А. И. Эртель Поплешка

А. И. Эртель (1855–1908) родился в семье управляющего дворянскими имениями в Воронежской и Тамбовской губерниях. Сам Эртель продолжительное время служил конторщиком в имении крупного землевладельца. Началом литературной деятельности обязан писателю П. В. Засодимскому, с которым сблизился в середине 1870-х гг. В 1878 г. переехал в Петербург, где по поручению Засодимского заведовал народнической библиотекой. Был связан с революционной организацией «Народная воля». В 1884 г. арестован, содержался в Петропавловской крепости, затем отбывал ссылку в Тверской губернии. В середине 1890-х гг. Эртель отошел от литературы и вернулся к управлению помещичьими имениями. Очерк «Поплешка» опубликован впервые в журнале «Вестник Европы» (1881, кн. 7).
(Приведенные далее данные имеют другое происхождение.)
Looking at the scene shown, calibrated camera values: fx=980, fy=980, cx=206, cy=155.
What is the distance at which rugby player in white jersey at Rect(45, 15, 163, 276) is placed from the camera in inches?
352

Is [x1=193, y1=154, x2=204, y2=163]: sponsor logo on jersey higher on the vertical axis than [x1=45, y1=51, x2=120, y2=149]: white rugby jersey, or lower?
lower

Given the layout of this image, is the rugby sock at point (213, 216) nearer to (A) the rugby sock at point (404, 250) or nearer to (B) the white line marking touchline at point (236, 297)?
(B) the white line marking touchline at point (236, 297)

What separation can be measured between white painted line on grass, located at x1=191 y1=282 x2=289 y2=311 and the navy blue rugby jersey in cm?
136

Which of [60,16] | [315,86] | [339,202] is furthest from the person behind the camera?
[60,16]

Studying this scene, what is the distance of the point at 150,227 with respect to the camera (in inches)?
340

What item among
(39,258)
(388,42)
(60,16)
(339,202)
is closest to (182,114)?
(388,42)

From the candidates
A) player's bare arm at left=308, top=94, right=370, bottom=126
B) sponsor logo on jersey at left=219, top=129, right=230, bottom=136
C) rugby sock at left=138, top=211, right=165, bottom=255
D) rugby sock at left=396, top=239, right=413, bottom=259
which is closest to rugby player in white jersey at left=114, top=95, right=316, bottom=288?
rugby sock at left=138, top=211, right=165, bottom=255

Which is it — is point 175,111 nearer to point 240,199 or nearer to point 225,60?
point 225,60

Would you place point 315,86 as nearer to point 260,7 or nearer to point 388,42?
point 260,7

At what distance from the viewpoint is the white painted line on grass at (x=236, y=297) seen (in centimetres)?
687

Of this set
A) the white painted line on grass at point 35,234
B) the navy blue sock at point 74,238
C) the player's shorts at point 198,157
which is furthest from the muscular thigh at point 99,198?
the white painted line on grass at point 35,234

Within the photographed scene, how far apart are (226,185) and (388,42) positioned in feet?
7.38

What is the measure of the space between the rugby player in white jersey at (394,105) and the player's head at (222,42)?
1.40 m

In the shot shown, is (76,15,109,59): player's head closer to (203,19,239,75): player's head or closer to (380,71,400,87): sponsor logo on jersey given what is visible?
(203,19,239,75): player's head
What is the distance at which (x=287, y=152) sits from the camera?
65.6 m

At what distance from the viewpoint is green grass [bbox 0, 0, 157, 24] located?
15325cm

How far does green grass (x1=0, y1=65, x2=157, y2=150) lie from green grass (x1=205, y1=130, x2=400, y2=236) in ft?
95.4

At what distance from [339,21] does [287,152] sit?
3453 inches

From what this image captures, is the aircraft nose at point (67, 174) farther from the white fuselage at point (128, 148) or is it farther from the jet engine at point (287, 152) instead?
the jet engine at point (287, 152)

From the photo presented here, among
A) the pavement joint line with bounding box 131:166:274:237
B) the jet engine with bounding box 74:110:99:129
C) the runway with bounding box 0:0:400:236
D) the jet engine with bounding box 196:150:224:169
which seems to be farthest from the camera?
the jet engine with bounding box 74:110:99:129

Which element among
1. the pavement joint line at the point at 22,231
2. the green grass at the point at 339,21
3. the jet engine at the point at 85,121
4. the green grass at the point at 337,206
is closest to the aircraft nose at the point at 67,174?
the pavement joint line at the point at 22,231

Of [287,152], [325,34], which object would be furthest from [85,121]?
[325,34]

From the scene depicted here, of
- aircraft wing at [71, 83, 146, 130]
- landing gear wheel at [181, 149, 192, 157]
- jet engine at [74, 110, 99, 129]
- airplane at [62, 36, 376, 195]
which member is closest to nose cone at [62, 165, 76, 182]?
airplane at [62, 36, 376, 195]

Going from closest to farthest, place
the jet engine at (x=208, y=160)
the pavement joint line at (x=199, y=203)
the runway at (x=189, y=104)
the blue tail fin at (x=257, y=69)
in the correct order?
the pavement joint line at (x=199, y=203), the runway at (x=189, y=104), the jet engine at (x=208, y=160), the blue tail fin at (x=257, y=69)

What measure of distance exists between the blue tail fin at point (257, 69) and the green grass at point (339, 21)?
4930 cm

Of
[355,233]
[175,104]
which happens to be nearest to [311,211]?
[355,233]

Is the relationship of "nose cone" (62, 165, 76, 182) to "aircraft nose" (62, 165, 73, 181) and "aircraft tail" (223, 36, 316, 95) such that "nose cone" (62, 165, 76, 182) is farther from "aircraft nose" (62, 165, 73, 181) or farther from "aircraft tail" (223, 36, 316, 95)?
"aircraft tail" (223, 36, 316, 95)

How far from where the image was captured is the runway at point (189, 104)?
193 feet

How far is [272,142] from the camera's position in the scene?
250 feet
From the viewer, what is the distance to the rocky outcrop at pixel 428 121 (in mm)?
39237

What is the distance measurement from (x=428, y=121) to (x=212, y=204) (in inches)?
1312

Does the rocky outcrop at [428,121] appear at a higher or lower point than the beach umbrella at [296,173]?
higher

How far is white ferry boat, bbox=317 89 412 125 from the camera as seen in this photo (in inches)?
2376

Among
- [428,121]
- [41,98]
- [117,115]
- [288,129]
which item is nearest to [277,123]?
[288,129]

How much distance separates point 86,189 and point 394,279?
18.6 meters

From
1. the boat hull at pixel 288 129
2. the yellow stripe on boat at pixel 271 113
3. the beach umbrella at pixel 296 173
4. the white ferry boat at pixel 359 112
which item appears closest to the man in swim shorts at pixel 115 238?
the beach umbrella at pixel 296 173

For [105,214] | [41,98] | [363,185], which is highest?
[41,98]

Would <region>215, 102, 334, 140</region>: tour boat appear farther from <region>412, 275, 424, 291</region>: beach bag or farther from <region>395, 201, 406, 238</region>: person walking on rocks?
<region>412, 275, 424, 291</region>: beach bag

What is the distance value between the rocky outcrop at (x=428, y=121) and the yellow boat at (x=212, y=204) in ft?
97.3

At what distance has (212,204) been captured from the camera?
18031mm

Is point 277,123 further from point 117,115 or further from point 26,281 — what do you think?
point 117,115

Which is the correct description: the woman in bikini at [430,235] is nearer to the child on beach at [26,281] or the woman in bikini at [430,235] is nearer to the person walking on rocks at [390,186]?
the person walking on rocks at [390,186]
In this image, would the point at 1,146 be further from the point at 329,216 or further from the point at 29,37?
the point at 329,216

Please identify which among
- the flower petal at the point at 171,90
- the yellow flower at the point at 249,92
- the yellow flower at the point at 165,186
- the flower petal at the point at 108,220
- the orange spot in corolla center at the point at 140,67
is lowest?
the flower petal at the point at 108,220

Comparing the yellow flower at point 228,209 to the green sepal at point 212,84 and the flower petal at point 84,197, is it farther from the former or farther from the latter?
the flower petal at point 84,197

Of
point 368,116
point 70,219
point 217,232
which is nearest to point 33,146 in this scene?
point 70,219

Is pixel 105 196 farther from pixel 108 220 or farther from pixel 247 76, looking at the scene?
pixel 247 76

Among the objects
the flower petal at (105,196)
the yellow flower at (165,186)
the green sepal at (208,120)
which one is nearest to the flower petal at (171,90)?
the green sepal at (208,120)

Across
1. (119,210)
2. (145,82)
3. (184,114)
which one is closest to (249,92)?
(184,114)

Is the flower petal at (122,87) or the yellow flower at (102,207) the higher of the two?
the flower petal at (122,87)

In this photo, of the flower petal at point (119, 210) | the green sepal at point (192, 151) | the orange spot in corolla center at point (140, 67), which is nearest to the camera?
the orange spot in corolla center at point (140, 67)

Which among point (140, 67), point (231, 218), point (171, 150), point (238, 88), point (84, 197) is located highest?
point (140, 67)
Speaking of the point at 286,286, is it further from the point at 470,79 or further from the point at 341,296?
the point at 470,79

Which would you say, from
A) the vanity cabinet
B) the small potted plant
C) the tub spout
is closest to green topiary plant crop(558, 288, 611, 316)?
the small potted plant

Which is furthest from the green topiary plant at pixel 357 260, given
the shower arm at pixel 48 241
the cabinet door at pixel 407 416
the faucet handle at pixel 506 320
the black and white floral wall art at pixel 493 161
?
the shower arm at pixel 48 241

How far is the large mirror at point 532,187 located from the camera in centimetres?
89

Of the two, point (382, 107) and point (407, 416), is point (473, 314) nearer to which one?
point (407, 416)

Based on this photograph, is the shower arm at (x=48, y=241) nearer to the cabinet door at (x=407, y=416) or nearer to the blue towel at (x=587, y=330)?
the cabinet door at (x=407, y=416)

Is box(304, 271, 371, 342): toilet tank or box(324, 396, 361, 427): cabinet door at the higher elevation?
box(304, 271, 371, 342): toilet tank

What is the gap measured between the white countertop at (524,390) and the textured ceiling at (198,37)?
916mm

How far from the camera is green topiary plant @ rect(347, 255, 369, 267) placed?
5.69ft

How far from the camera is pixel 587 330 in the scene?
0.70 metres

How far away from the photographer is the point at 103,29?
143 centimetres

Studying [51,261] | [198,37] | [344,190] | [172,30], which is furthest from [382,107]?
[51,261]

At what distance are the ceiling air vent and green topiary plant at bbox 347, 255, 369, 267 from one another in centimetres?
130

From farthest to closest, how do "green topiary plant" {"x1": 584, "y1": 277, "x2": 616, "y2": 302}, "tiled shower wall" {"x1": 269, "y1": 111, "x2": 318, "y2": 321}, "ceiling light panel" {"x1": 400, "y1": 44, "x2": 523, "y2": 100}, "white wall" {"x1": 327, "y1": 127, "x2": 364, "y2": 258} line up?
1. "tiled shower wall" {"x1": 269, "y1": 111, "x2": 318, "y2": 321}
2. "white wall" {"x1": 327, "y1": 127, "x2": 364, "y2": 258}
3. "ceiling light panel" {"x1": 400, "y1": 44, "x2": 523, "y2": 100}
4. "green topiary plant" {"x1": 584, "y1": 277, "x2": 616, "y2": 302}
…Лошади устали и пошли шагом. Я откинул воротник шубы и огляделся. Кругом распространялась снежная степь. Кусты там и сям выделялись на ней серыми пятнами. Был сильный ветер, и несла поземка. Растрепанные тучи быстро бежали по небу. Из-за туч, неверно и трепетно, светил месяц. Прихотливые тени мелькали вдоль дороги. Дали то озарялись молочным блеском, то покрывались клубами свинцового мрака. Торжественный гул ветра доносился из кустов. Колокольчик звенел редко и уныло.

На перекрестке поравнялись и затем потрусили за нами убогие дровнишки… Взъерошенная лошаденка в веревочной сбруе, тяжело отдуваясь, торопливо переступала маленькими ножками. Она беспрестанно вздрагивала всем своим худым телом и при малейшем шорохе вожжей пугливо вздергивала голову.

Из дровней выскочил мужичок. Неизвестно для чего ударив кулаком бедную лошаденку, он побежал с ней рядом, вслед за нашими санями. Трепетный свет луны иногда скользил по нему фантастическими пятнами, иногда озарял его явственно и резко. Мужичок поражал убогим своим видом. Одежда его, начиная с шапки и кончая онучами, была одно сплошное лохмотье. Утлые руки болтались вяло и беспомощно. Тонкие, как спички, ноги копотливо переступали по снегу, спотыкаясь и заплетаясь друг за друга. От всего существа его веяло какой-то слабостью и уничижением.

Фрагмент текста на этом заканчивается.